Senator Graham says White House to send funding package to secure ‘safety’ resources for DC
Republican senator Lindsey Graham of South Carolina said that –following discussions with Trump, attorney general Pam Bondi and the president’s senior staffers yesterday – the White House will send a package to Graham and Republican senator Katie Britt of Alabama to “shepherd” a “DC Security Fund” through Congress.
Graham, who is chair of the Senate Budget Committee, wrote on X that the fund would “give President Trump the resources he will need to improve the safety and quality of life in our nation’s capital”.
Alice Speri
More than 120 education scholars have condemned the cancellation of an entire issue of an academic journal dedicated to Palestine by a Harvard University publisher as “censorship”.
In an open letter published on Thursday, the scholars denounced the abrupt scrapping of a special issue of the Harvard Educational Review – which was first revealed by the Guardian in July – as an “attempt to silence the academic examination of the genocide, starvation and dehumanisation of Palestinian people by the state of Israel and its allies”.
The writers note that the issue’s censorship is also an example of “anti-Palestinian discrimination, obstructing the dissemination of knowledge on Palestine at the height of the genocide in Gaza”.

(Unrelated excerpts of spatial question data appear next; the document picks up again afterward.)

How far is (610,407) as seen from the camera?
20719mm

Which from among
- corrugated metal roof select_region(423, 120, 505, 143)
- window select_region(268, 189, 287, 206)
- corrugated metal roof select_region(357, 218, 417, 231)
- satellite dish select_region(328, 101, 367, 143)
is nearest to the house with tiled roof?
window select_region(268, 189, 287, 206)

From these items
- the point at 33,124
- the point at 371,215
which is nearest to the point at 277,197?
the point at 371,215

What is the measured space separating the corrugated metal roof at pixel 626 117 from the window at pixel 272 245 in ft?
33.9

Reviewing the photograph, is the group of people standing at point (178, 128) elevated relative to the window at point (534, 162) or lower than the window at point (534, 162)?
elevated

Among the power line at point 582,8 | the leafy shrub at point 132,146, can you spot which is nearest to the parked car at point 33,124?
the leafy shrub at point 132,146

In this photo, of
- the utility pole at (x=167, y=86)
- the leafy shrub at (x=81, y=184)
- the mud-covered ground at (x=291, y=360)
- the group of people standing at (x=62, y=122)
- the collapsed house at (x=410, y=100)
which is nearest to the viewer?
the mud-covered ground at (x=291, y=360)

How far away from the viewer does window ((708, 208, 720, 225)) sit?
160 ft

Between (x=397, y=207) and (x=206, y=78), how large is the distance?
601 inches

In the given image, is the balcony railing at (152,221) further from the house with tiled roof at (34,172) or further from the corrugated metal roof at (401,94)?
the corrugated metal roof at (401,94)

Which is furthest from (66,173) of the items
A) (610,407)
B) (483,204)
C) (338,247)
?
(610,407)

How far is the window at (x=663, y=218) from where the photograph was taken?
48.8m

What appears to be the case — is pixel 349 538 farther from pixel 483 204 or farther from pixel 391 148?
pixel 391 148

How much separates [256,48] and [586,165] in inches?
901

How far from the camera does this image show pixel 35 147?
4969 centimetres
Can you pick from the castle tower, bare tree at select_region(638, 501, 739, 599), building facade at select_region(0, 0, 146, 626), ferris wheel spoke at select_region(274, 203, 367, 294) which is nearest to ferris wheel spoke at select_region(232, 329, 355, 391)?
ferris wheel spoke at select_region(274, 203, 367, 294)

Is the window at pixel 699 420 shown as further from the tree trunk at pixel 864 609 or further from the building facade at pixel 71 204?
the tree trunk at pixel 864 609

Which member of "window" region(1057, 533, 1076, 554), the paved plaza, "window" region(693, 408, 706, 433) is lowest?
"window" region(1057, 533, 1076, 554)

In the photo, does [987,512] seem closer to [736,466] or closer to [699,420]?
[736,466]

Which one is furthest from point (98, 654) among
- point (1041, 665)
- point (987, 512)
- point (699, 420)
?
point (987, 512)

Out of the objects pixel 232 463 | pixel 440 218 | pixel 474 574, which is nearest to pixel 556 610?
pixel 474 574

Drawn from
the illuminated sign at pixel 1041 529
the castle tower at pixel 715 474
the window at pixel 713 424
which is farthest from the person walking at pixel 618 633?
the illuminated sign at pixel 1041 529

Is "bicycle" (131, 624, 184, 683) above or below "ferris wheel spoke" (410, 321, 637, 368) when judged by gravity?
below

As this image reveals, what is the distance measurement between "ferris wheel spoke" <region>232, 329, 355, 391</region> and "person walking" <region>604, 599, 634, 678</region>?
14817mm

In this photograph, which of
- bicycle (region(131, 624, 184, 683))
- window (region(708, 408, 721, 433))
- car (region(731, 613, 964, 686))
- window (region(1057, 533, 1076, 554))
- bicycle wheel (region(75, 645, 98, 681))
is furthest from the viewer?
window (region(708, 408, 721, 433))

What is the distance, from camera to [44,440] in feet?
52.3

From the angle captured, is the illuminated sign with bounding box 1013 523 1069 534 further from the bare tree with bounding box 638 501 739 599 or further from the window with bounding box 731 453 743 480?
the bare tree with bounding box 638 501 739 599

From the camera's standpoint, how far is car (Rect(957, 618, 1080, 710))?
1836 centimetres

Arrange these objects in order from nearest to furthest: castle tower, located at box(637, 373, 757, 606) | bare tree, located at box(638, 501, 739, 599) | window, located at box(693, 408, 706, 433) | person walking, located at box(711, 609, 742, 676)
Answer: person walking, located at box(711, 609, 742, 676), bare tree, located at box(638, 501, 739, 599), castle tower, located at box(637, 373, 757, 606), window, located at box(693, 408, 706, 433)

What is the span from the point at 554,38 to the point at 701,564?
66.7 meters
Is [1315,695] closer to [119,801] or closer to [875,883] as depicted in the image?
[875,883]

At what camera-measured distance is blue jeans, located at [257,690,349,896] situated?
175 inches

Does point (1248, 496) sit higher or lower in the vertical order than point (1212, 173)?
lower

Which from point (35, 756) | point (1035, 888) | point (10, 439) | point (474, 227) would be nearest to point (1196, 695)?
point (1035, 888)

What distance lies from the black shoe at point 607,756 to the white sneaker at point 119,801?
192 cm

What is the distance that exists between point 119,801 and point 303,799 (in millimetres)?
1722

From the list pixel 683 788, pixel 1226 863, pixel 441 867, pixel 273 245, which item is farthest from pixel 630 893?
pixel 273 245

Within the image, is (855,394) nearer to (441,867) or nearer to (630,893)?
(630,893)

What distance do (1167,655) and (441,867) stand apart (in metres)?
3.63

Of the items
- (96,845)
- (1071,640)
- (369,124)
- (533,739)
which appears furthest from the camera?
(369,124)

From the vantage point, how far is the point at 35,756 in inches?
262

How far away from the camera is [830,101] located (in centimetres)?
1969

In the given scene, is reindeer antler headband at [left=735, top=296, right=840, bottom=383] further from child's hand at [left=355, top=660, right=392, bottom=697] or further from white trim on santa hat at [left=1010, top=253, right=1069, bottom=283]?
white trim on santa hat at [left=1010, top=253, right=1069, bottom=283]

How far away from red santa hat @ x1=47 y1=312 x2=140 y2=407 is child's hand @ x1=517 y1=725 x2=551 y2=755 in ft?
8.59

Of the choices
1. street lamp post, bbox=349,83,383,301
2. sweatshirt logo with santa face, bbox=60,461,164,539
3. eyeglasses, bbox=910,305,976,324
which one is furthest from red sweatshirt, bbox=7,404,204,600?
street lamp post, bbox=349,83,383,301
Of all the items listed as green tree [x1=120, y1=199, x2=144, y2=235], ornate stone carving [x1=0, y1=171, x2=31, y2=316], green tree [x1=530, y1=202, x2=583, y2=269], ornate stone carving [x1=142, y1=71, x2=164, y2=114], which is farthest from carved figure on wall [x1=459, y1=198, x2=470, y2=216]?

The scholars also asked for the publisher to apologize to the authors, commission a new special issue on Palestine and implement safeguards to protect editorial independence. They pledged to boycott the journal’s publisher and the affiliated Harvard Education Press until then.
The ordeal around the special Palestine issue played out against the backdrop of the Trump administration’s crackdown on US higher education institutions’ autonomy on the basis of combating alleged antisemitism on campuses.
Harvard is the only university that has sued the administration in response to the White House cutting billions of dollars in federal funds and other punishing measures it has unleashed on universities. But internally, Harvard has pre-empted many of the administration’s demands, including by demoting scholars, scrapping initiatives giving space to Palestinian narratives and adopting a controversial definition of antisemitism that critics say is antithetical to academic inquiry.